Science & Technology

Kentucky Takes Over the Internet


In a sweeping move, Kentucky Gov. Steve Beshear last month attempted to seize the domain names of websites that offer Internet gambling.

Beshear didn't adopt the usual posturing line about web-based gambling undermining public morality.  Rather, he argued that online gambling was taking money away from the state, both from the state lottery and from the tax revenue generated by horse racing.

Both are unlikely.  Internet poker is overwhelmingly the most popular form of online gambling.  While there's some element of chance associated with poker, it's a game of skill.  Such is why thousands of people make a living playing poker.  No one makes a living playing the lottery.  At least not for very long.

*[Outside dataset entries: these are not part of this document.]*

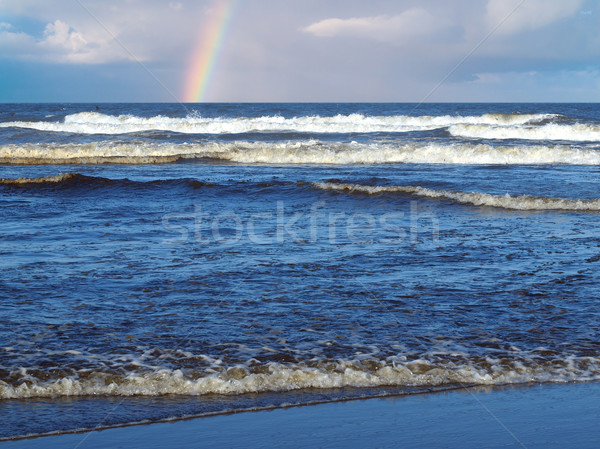 Ocean Waves Breaking on Shore with a Partial Rainbow in the Background Stock photo © Frankljr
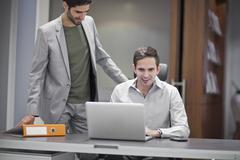 Two men in office, one using laptop Stock Photos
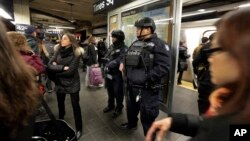 New York City Police Department Transit officers patrol a Times Square subway platform, in New York, March 22, 2016. (AP Photo/Richard Drew)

It's a dubious proposition to think that were it not for online poker, thousands of Kentuckians would be pissing their money away on poker-themed scratch-offs, which not only require no skill at all, but pay out some of the worst odds of any form of gambling.

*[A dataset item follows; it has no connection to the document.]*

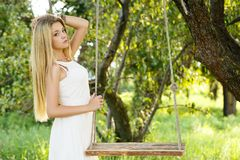 Beautiful girl on a swing Stock Photography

Unfortunately, Beshear got the backing of a state judge this week.  In a fairly stunning ruling, Kentucky Franklin Circuit Judge Thomas Wingate wrote that, "The Internet, with all its benefits and advantages to modern-day commerce and life, is still not above the law, whether on an international or municipal level."

The implications of that sentence are pretty profound.  If it's upheld, it would mean that web-based businesses would have to familiarize themselves with the laws of every government entity in the world, then tailor their websites to conform to local law.  Otherwise, they'd risk having their domains seized by local governments.

Seems like the Internet porn industry would be the next logical target.